In Spanish, when you are talking about someone who is not present, but suddenly arrives, you say “hablando del rey de Roma…”, which literally means “speaking about the king of Rome”. In English, an equivalent expression is “speak of the devil”. The interesting thing here is: Rome never had a king, so why do we speak of Rome’s king?
The origin of the expression ‘Hablando del Rey de Roma…’
The expression comes from “ruin de Roma”, since Rome has never had a king. This ruin was a person: the Pope of Rome.
In the XIV century, during the period of the Avignon Papacy (1309-1377) (a period where six consecutive popes resided at the Papal palace, in Avignon, France), people started using the word “ruin” to talk about the Pope, which they considered as bad as the devil, probably because of the conflict between the Papacy and the French crown.

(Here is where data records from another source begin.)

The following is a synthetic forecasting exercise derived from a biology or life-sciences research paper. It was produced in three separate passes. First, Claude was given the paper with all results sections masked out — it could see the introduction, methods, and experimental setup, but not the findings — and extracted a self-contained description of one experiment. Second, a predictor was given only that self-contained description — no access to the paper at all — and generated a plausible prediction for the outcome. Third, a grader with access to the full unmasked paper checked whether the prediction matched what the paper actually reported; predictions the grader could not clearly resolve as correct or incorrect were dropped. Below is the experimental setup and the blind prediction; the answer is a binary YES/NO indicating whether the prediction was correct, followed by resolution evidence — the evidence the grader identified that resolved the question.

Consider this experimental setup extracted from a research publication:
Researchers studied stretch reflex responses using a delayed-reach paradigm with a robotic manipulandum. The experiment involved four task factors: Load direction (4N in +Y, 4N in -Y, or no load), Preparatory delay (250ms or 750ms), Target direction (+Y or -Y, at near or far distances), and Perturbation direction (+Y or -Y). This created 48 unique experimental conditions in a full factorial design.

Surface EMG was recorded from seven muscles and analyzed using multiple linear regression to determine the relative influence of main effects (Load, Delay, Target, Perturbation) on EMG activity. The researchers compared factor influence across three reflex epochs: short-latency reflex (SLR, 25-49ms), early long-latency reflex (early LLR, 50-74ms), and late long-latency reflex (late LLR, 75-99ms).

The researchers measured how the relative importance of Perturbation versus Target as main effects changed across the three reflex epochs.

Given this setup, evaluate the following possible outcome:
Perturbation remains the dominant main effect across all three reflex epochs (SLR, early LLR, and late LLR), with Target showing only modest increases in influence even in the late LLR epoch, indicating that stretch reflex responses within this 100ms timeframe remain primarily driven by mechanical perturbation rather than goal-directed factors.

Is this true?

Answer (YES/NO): NO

With time, and the popular adaptations of the word, it became “rey” (king). A rhyme was also added: “por la puerta asoma”, or “comes through the door”.
In other languages, you can also find variations to the word king, substituted for devil or wolf. In English you would say: “speak of the devil, and he will show up”, or in Bulgarian you “name the wolf, and he will be at the door”. If you are in France, they might tell you that if you speak of the wolf, you will see its tail; or in Italy, you speak of the devil and you will see its horns.
This is a very popular expression with a very interesting story, and it would be more in the category of popular sayings in Spanish. Any Spanish learner, from beginner to advanced (read about: the different language levels) should definitely try to include it in their every day conversations. People usually only mention the first part of it, leaving the rhyme or the “por la puerta asoma” behind.